In Yeong-ja's Heydays we can see the beginnings of the Korean hostess melodrama. More importantly, we can see the harsh realities that women faced in the 70s. This is a powerful film underscored by Kim Seung-ok's writing, Kim Ho-seon's direction, and Yeom Bok-sun's breathtaking performance as Yeong-ja.
Kim Soo-yong's The Seaside Village tells the story of a woman's life, love, and survival. It is beautiful both in its visuals and in its storytelling.
Secret Love Affair is the best Korean drama I have yet to see. Through this story we can see the culture of chaebol life and the prisons they live in. This drama is beautifully made and wonderfully acted. Kim Hee-ae is brilliant.
Homebound tells the story of a woman, but more importantly a nation, struggling to escape its past and move forward past the scars of war.
While more watchable than some of Kim Ki-young's later work, Woman of Fire continues to show how strong women, left uncontrolled, become monsters.
One of Kim Ki-young's final films. A similar story of women gone awry. It is funny, dark, scary, and ultimately, not that great.

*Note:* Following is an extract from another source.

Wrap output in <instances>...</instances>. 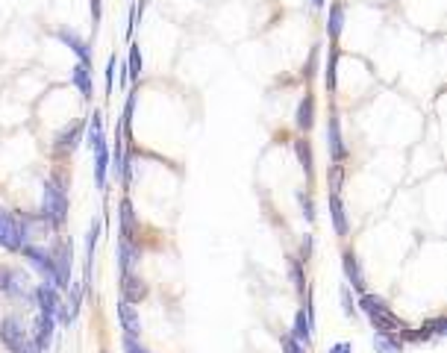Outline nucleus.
<instances>
[{"instance_id": "obj_1", "label": "nucleus", "mask_w": 447, "mask_h": 353, "mask_svg": "<svg viewBox=\"0 0 447 353\" xmlns=\"http://www.w3.org/2000/svg\"><path fill=\"white\" fill-rule=\"evenodd\" d=\"M38 221L50 230L65 227L68 221V189H65V177L53 174L45 180V192H41V209H38Z\"/></svg>"}, {"instance_id": "obj_2", "label": "nucleus", "mask_w": 447, "mask_h": 353, "mask_svg": "<svg viewBox=\"0 0 447 353\" xmlns=\"http://www.w3.org/2000/svg\"><path fill=\"white\" fill-rule=\"evenodd\" d=\"M30 238H33L30 218H21L12 209L0 206V247L9 250V253H18Z\"/></svg>"}, {"instance_id": "obj_3", "label": "nucleus", "mask_w": 447, "mask_h": 353, "mask_svg": "<svg viewBox=\"0 0 447 353\" xmlns=\"http://www.w3.org/2000/svg\"><path fill=\"white\" fill-rule=\"evenodd\" d=\"M33 286H30V277L21 274L18 268H9V265H0V294L6 298H15V301H30L33 303Z\"/></svg>"}, {"instance_id": "obj_4", "label": "nucleus", "mask_w": 447, "mask_h": 353, "mask_svg": "<svg viewBox=\"0 0 447 353\" xmlns=\"http://www.w3.org/2000/svg\"><path fill=\"white\" fill-rule=\"evenodd\" d=\"M50 257H53V286L65 291L71 286V265H74V247H71L68 242H56V247L50 250Z\"/></svg>"}, {"instance_id": "obj_5", "label": "nucleus", "mask_w": 447, "mask_h": 353, "mask_svg": "<svg viewBox=\"0 0 447 353\" xmlns=\"http://www.w3.org/2000/svg\"><path fill=\"white\" fill-rule=\"evenodd\" d=\"M27 338H30V330L24 327V321L18 315H6L3 321H0V345H3L9 353L24 347Z\"/></svg>"}, {"instance_id": "obj_6", "label": "nucleus", "mask_w": 447, "mask_h": 353, "mask_svg": "<svg viewBox=\"0 0 447 353\" xmlns=\"http://www.w3.org/2000/svg\"><path fill=\"white\" fill-rule=\"evenodd\" d=\"M327 150H329V159H333V162L348 159V145H344L341 118H339L336 106H329V118H327Z\"/></svg>"}, {"instance_id": "obj_7", "label": "nucleus", "mask_w": 447, "mask_h": 353, "mask_svg": "<svg viewBox=\"0 0 447 353\" xmlns=\"http://www.w3.org/2000/svg\"><path fill=\"white\" fill-rule=\"evenodd\" d=\"M21 253H24V259L30 262L36 271L41 274V280H45V282H53L56 271H53V257H50V250L38 247V245H33V242H27V245L21 247Z\"/></svg>"}, {"instance_id": "obj_8", "label": "nucleus", "mask_w": 447, "mask_h": 353, "mask_svg": "<svg viewBox=\"0 0 447 353\" xmlns=\"http://www.w3.org/2000/svg\"><path fill=\"white\" fill-rule=\"evenodd\" d=\"M33 303L38 306L41 315H50L53 318L56 309H59V303H62V294H59V289H56L53 282H41V286H36V291H33Z\"/></svg>"}, {"instance_id": "obj_9", "label": "nucleus", "mask_w": 447, "mask_h": 353, "mask_svg": "<svg viewBox=\"0 0 447 353\" xmlns=\"http://www.w3.org/2000/svg\"><path fill=\"white\" fill-rule=\"evenodd\" d=\"M83 133H85V121L68 124L65 130L53 138V150L59 153V157H65V153H74L80 147V141H83Z\"/></svg>"}, {"instance_id": "obj_10", "label": "nucleus", "mask_w": 447, "mask_h": 353, "mask_svg": "<svg viewBox=\"0 0 447 353\" xmlns=\"http://www.w3.org/2000/svg\"><path fill=\"white\" fill-rule=\"evenodd\" d=\"M368 318V324L374 327V333H403L409 327L403 318H397L395 312H392V306L388 309H380V312H371V315H365Z\"/></svg>"}, {"instance_id": "obj_11", "label": "nucleus", "mask_w": 447, "mask_h": 353, "mask_svg": "<svg viewBox=\"0 0 447 353\" xmlns=\"http://www.w3.org/2000/svg\"><path fill=\"white\" fill-rule=\"evenodd\" d=\"M341 271H344V280H348V286H350L353 291H359V294L365 291L368 282H365L362 265H359V259H356L353 250H344V253H341Z\"/></svg>"}, {"instance_id": "obj_12", "label": "nucleus", "mask_w": 447, "mask_h": 353, "mask_svg": "<svg viewBox=\"0 0 447 353\" xmlns=\"http://www.w3.org/2000/svg\"><path fill=\"white\" fill-rule=\"evenodd\" d=\"M53 336H56V321L50 318V315H36V321H33V333H30V338L38 345V350L41 353H48L50 350V345H53Z\"/></svg>"}, {"instance_id": "obj_13", "label": "nucleus", "mask_w": 447, "mask_h": 353, "mask_svg": "<svg viewBox=\"0 0 447 353\" xmlns=\"http://www.w3.org/2000/svg\"><path fill=\"white\" fill-rule=\"evenodd\" d=\"M144 298H148V282H144L136 271L121 274V301H127V303H141Z\"/></svg>"}, {"instance_id": "obj_14", "label": "nucleus", "mask_w": 447, "mask_h": 353, "mask_svg": "<svg viewBox=\"0 0 447 353\" xmlns=\"http://www.w3.org/2000/svg\"><path fill=\"white\" fill-rule=\"evenodd\" d=\"M115 312H118V324H121L124 336L141 338V318H139V312H136V303L118 301V303H115Z\"/></svg>"}, {"instance_id": "obj_15", "label": "nucleus", "mask_w": 447, "mask_h": 353, "mask_svg": "<svg viewBox=\"0 0 447 353\" xmlns=\"http://www.w3.org/2000/svg\"><path fill=\"white\" fill-rule=\"evenodd\" d=\"M327 203H329V218H333V230L339 238H344L350 233V224H348V209H344L341 201V192H329L327 194Z\"/></svg>"}, {"instance_id": "obj_16", "label": "nucleus", "mask_w": 447, "mask_h": 353, "mask_svg": "<svg viewBox=\"0 0 447 353\" xmlns=\"http://www.w3.org/2000/svg\"><path fill=\"white\" fill-rule=\"evenodd\" d=\"M56 38H59L65 48H71V50H74L80 62L92 65V45H89V41H83V38H80L74 30H65V27H62V30H56Z\"/></svg>"}, {"instance_id": "obj_17", "label": "nucleus", "mask_w": 447, "mask_h": 353, "mask_svg": "<svg viewBox=\"0 0 447 353\" xmlns=\"http://www.w3.org/2000/svg\"><path fill=\"white\" fill-rule=\"evenodd\" d=\"M295 127L300 133H309L315 127V94L312 92H306L304 97H300L297 112H295Z\"/></svg>"}, {"instance_id": "obj_18", "label": "nucleus", "mask_w": 447, "mask_h": 353, "mask_svg": "<svg viewBox=\"0 0 447 353\" xmlns=\"http://www.w3.org/2000/svg\"><path fill=\"white\" fill-rule=\"evenodd\" d=\"M141 262V247L136 242H127V238H118V268L121 274L136 271V265Z\"/></svg>"}, {"instance_id": "obj_19", "label": "nucleus", "mask_w": 447, "mask_h": 353, "mask_svg": "<svg viewBox=\"0 0 447 353\" xmlns=\"http://www.w3.org/2000/svg\"><path fill=\"white\" fill-rule=\"evenodd\" d=\"M341 30H344V0H333V3H329V15H327V38H329V45H339Z\"/></svg>"}, {"instance_id": "obj_20", "label": "nucleus", "mask_w": 447, "mask_h": 353, "mask_svg": "<svg viewBox=\"0 0 447 353\" xmlns=\"http://www.w3.org/2000/svg\"><path fill=\"white\" fill-rule=\"evenodd\" d=\"M295 157L300 162V171L306 174V180H312L315 177V153H312V145H309L306 136H297L295 138Z\"/></svg>"}, {"instance_id": "obj_21", "label": "nucleus", "mask_w": 447, "mask_h": 353, "mask_svg": "<svg viewBox=\"0 0 447 353\" xmlns=\"http://www.w3.org/2000/svg\"><path fill=\"white\" fill-rule=\"evenodd\" d=\"M118 218H121V238H127V242H136V209H133V201L129 197H124L121 206H118Z\"/></svg>"}, {"instance_id": "obj_22", "label": "nucleus", "mask_w": 447, "mask_h": 353, "mask_svg": "<svg viewBox=\"0 0 447 353\" xmlns=\"http://www.w3.org/2000/svg\"><path fill=\"white\" fill-rule=\"evenodd\" d=\"M85 145H89L92 150L106 145V136H104V112H92L89 121H85Z\"/></svg>"}, {"instance_id": "obj_23", "label": "nucleus", "mask_w": 447, "mask_h": 353, "mask_svg": "<svg viewBox=\"0 0 447 353\" xmlns=\"http://www.w3.org/2000/svg\"><path fill=\"white\" fill-rule=\"evenodd\" d=\"M71 82H74L77 92L83 94V101H92V65L77 62L71 68Z\"/></svg>"}, {"instance_id": "obj_24", "label": "nucleus", "mask_w": 447, "mask_h": 353, "mask_svg": "<svg viewBox=\"0 0 447 353\" xmlns=\"http://www.w3.org/2000/svg\"><path fill=\"white\" fill-rule=\"evenodd\" d=\"M92 153H94V182H97V189L104 192L106 189V177H109V147L100 145Z\"/></svg>"}, {"instance_id": "obj_25", "label": "nucleus", "mask_w": 447, "mask_h": 353, "mask_svg": "<svg viewBox=\"0 0 447 353\" xmlns=\"http://www.w3.org/2000/svg\"><path fill=\"white\" fill-rule=\"evenodd\" d=\"M292 338H295V342H300L304 347H312V324L306 318V309H297L295 324H292Z\"/></svg>"}, {"instance_id": "obj_26", "label": "nucleus", "mask_w": 447, "mask_h": 353, "mask_svg": "<svg viewBox=\"0 0 447 353\" xmlns=\"http://www.w3.org/2000/svg\"><path fill=\"white\" fill-rule=\"evenodd\" d=\"M339 56H341V50H339V45H329V56H327V65H324V82H327V92L329 94H336V77H339Z\"/></svg>"}, {"instance_id": "obj_27", "label": "nucleus", "mask_w": 447, "mask_h": 353, "mask_svg": "<svg viewBox=\"0 0 447 353\" xmlns=\"http://www.w3.org/2000/svg\"><path fill=\"white\" fill-rule=\"evenodd\" d=\"M374 350L377 353H403L400 333H374Z\"/></svg>"}, {"instance_id": "obj_28", "label": "nucleus", "mask_w": 447, "mask_h": 353, "mask_svg": "<svg viewBox=\"0 0 447 353\" xmlns=\"http://www.w3.org/2000/svg\"><path fill=\"white\" fill-rule=\"evenodd\" d=\"M141 71H144V59H141V48L136 41H129V59H127V77L129 80H141Z\"/></svg>"}, {"instance_id": "obj_29", "label": "nucleus", "mask_w": 447, "mask_h": 353, "mask_svg": "<svg viewBox=\"0 0 447 353\" xmlns=\"http://www.w3.org/2000/svg\"><path fill=\"white\" fill-rule=\"evenodd\" d=\"M288 277L295 282V291L297 294H306V274H304V262L297 257H288Z\"/></svg>"}, {"instance_id": "obj_30", "label": "nucleus", "mask_w": 447, "mask_h": 353, "mask_svg": "<svg viewBox=\"0 0 447 353\" xmlns=\"http://www.w3.org/2000/svg\"><path fill=\"white\" fill-rule=\"evenodd\" d=\"M339 298H341V312L344 318H353L356 315V301H353V289L344 282V286L339 289Z\"/></svg>"}, {"instance_id": "obj_31", "label": "nucleus", "mask_w": 447, "mask_h": 353, "mask_svg": "<svg viewBox=\"0 0 447 353\" xmlns=\"http://www.w3.org/2000/svg\"><path fill=\"white\" fill-rule=\"evenodd\" d=\"M318 59H321V45H315L309 50V59L304 62V71H300V77L304 80H312L315 74H318Z\"/></svg>"}, {"instance_id": "obj_32", "label": "nucleus", "mask_w": 447, "mask_h": 353, "mask_svg": "<svg viewBox=\"0 0 447 353\" xmlns=\"http://www.w3.org/2000/svg\"><path fill=\"white\" fill-rule=\"evenodd\" d=\"M297 203H300V215H304L309 224H315V201H312V194L297 192Z\"/></svg>"}, {"instance_id": "obj_33", "label": "nucleus", "mask_w": 447, "mask_h": 353, "mask_svg": "<svg viewBox=\"0 0 447 353\" xmlns=\"http://www.w3.org/2000/svg\"><path fill=\"white\" fill-rule=\"evenodd\" d=\"M341 180H344V168H341V162H336V165L327 171V186H329V192H341Z\"/></svg>"}, {"instance_id": "obj_34", "label": "nucleus", "mask_w": 447, "mask_h": 353, "mask_svg": "<svg viewBox=\"0 0 447 353\" xmlns=\"http://www.w3.org/2000/svg\"><path fill=\"white\" fill-rule=\"evenodd\" d=\"M424 324H427V330L432 333V338H441V336H447V318H444V315H436V318H427Z\"/></svg>"}, {"instance_id": "obj_35", "label": "nucleus", "mask_w": 447, "mask_h": 353, "mask_svg": "<svg viewBox=\"0 0 447 353\" xmlns=\"http://www.w3.org/2000/svg\"><path fill=\"white\" fill-rule=\"evenodd\" d=\"M89 12H92V30H100V18H104V0H89Z\"/></svg>"}, {"instance_id": "obj_36", "label": "nucleus", "mask_w": 447, "mask_h": 353, "mask_svg": "<svg viewBox=\"0 0 447 353\" xmlns=\"http://www.w3.org/2000/svg\"><path fill=\"white\" fill-rule=\"evenodd\" d=\"M280 345H283L285 353H306V347L300 345V342H295L292 333H283V336H280Z\"/></svg>"}, {"instance_id": "obj_37", "label": "nucleus", "mask_w": 447, "mask_h": 353, "mask_svg": "<svg viewBox=\"0 0 447 353\" xmlns=\"http://www.w3.org/2000/svg\"><path fill=\"white\" fill-rule=\"evenodd\" d=\"M124 353H153L150 347H144L139 338H133V336H124Z\"/></svg>"}, {"instance_id": "obj_38", "label": "nucleus", "mask_w": 447, "mask_h": 353, "mask_svg": "<svg viewBox=\"0 0 447 353\" xmlns=\"http://www.w3.org/2000/svg\"><path fill=\"white\" fill-rule=\"evenodd\" d=\"M115 65H118V56H109V62H106V97L112 94V86H115Z\"/></svg>"}, {"instance_id": "obj_39", "label": "nucleus", "mask_w": 447, "mask_h": 353, "mask_svg": "<svg viewBox=\"0 0 447 353\" xmlns=\"http://www.w3.org/2000/svg\"><path fill=\"white\" fill-rule=\"evenodd\" d=\"M312 245H315V236H306L304 242H300V257H297V259L304 262V265L312 259Z\"/></svg>"}, {"instance_id": "obj_40", "label": "nucleus", "mask_w": 447, "mask_h": 353, "mask_svg": "<svg viewBox=\"0 0 447 353\" xmlns=\"http://www.w3.org/2000/svg\"><path fill=\"white\" fill-rule=\"evenodd\" d=\"M327 353H353V345L350 342H336Z\"/></svg>"}, {"instance_id": "obj_41", "label": "nucleus", "mask_w": 447, "mask_h": 353, "mask_svg": "<svg viewBox=\"0 0 447 353\" xmlns=\"http://www.w3.org/2000/svg\"><path fill=\"white\" fill-rule=\"evenodd\" d=\"M15 353H41V350H38V345L33 342V338H27V342H24V347H18Z\"/></svg>"}, {"instance_id": "obj_42", "label": "nucleus", "mask_w": 447, "mask_h": 353, "mask_svg": "<svg viewBox=\"0 0 447 353\" xmlns=\"http://www.w3.org/2000/svg\"><path fill=\"white\" fill-rule=\"evenodd\" d=\"M324 3H327V0H312V6H315V9H324Z\"/></svg>"}]
</instances>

Ieoh Island, by Kim Ki-young, looks at the myths and symbols of Korea's shamanistic culture in a small island off the Southern coast. The film's beautiful cinematography cannot overcome its other shortcomings, particularly its ultra-sexist portrayal of women.
Splendid Outing (1977) is interesting for its semi-creative nightmare scenario of what it would feel like for a successful woman to suddenly become married. Yoon Jeong-hee, as always, is incredible, but this is completely her show and she owns it.
The General's Mustache is interesting for the questions it raises on society and individual identity in post-war Korea. It seems to suggest that one's ability to conform is the basis upon which one's identity and successful integration depends most highly.